- _Task directions_: Word-for-word transcription: reproduce all of the data, but not the pictures.

[Opening Data section]

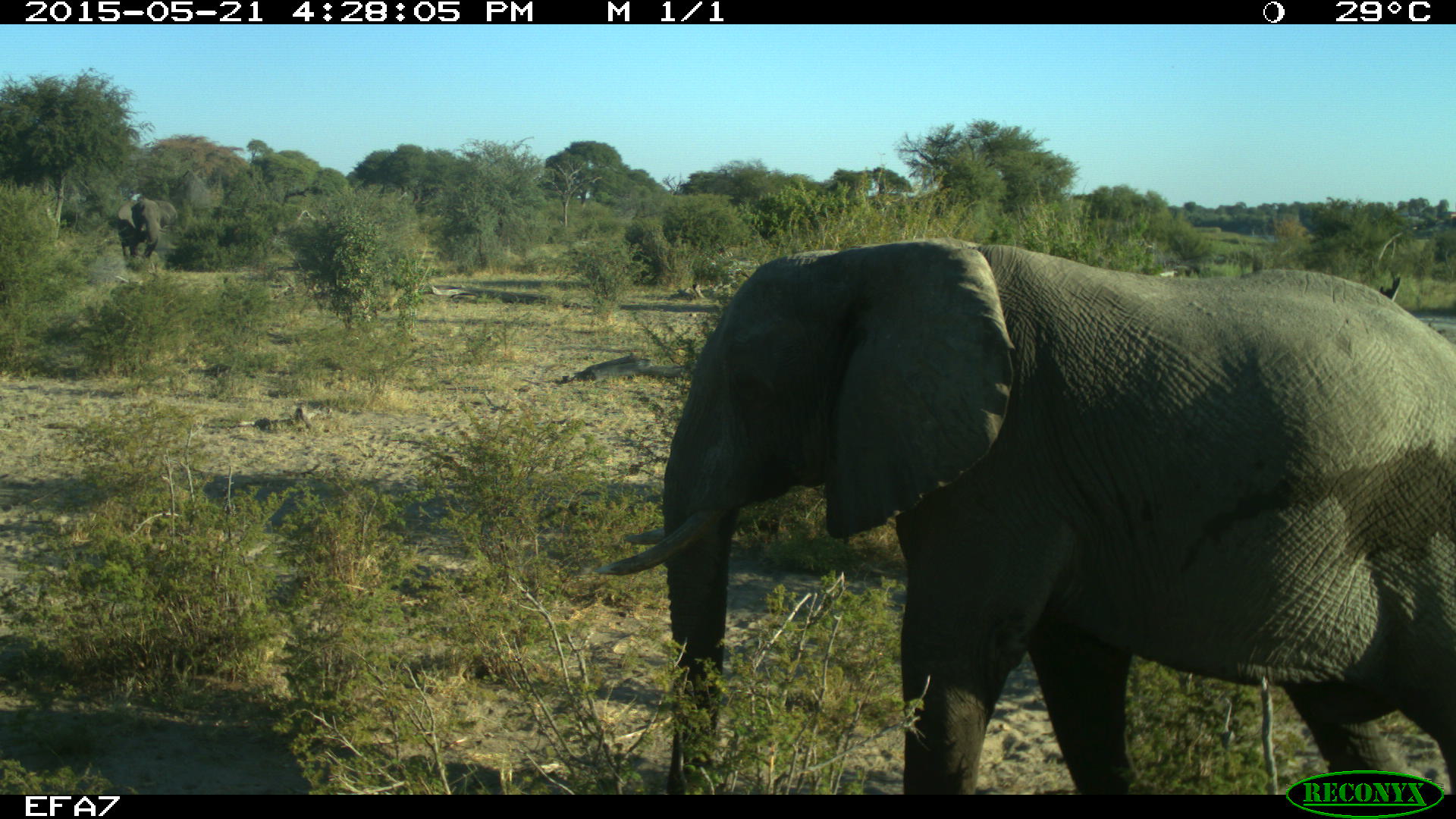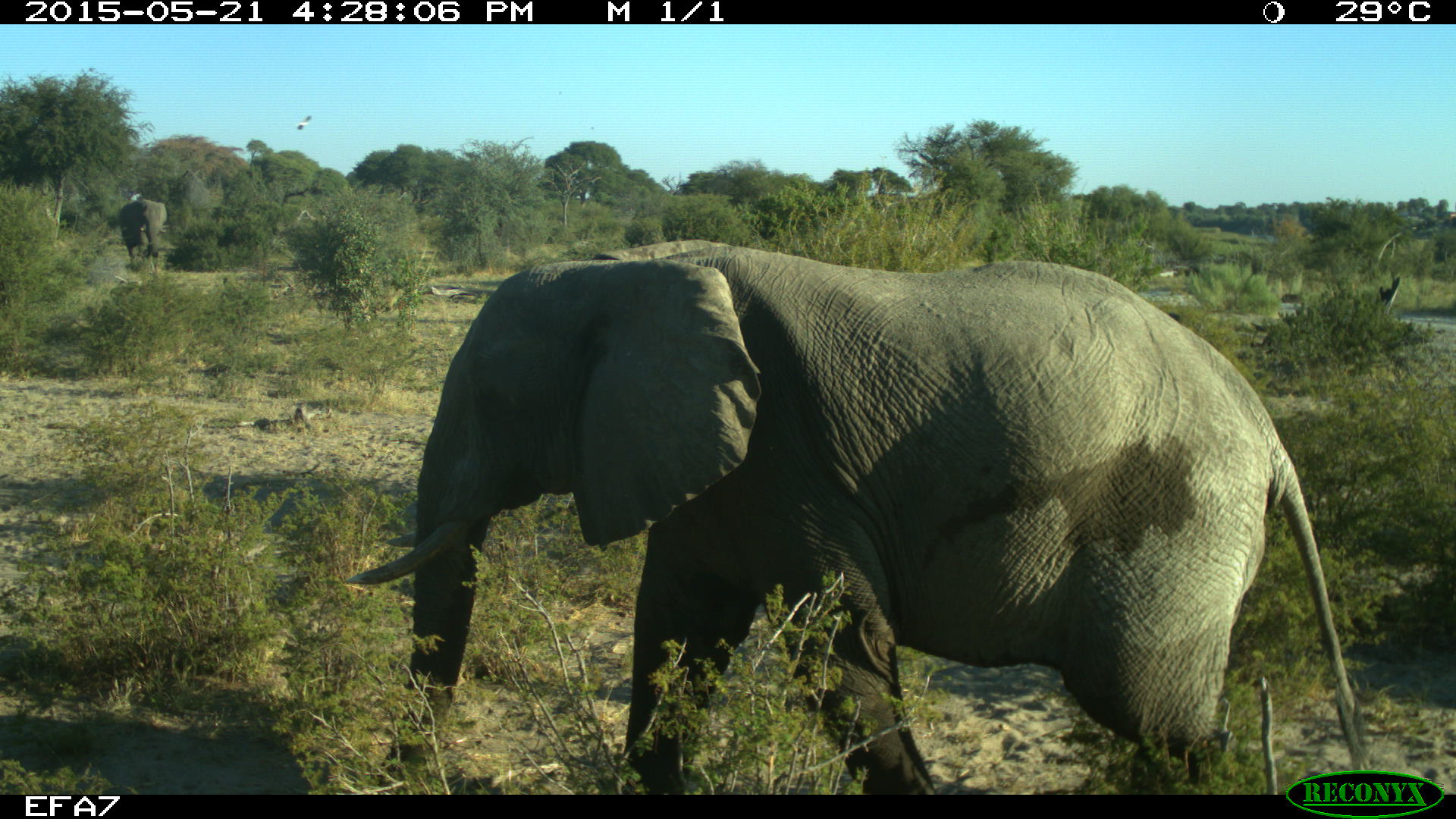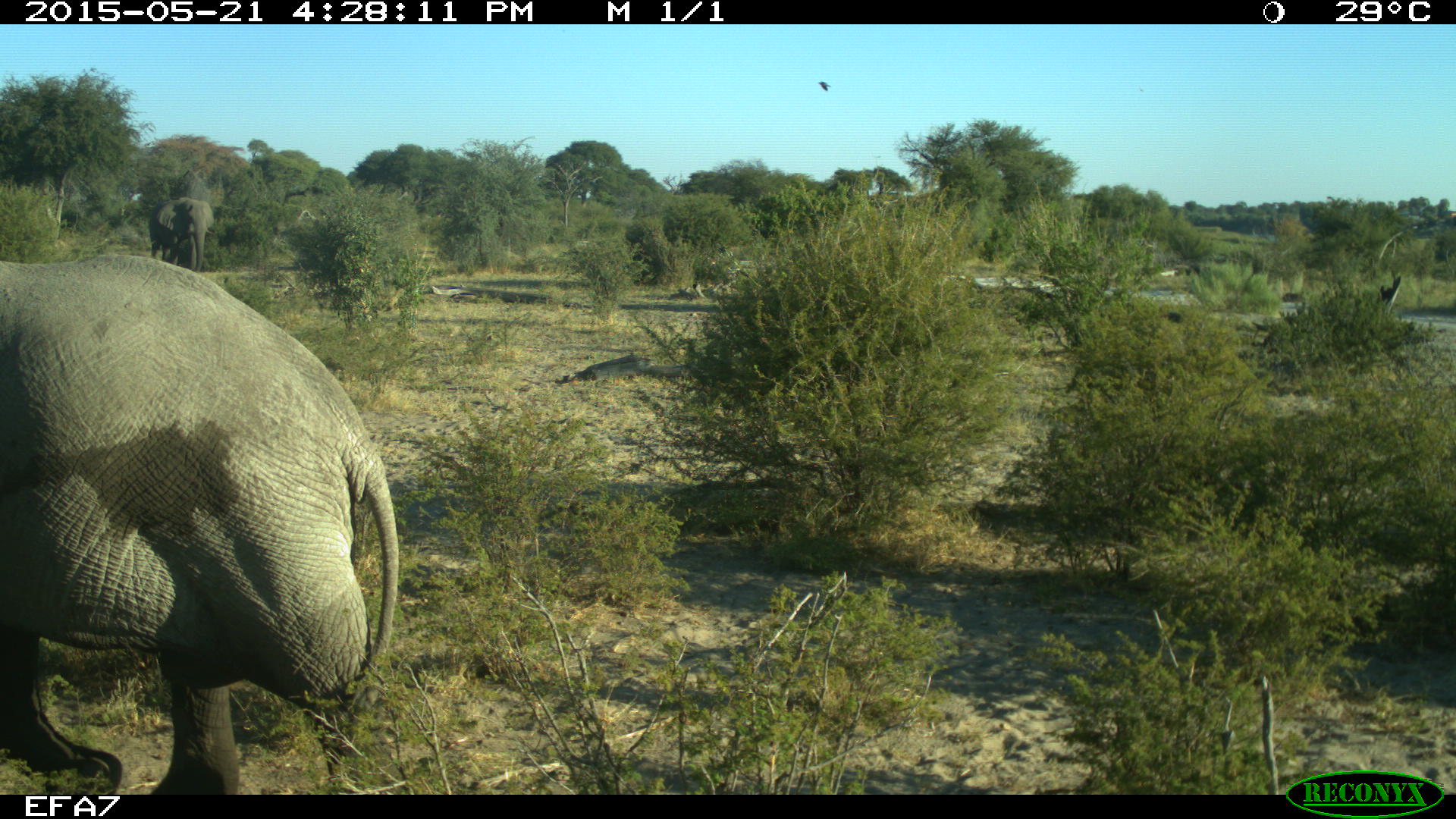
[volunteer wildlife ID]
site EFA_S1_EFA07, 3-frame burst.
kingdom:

[Closing Data section]

- _Task solution_:
[volunteer wildlife ID]
site EFA_S1_EFA07, 3-frame burst.
kingdom:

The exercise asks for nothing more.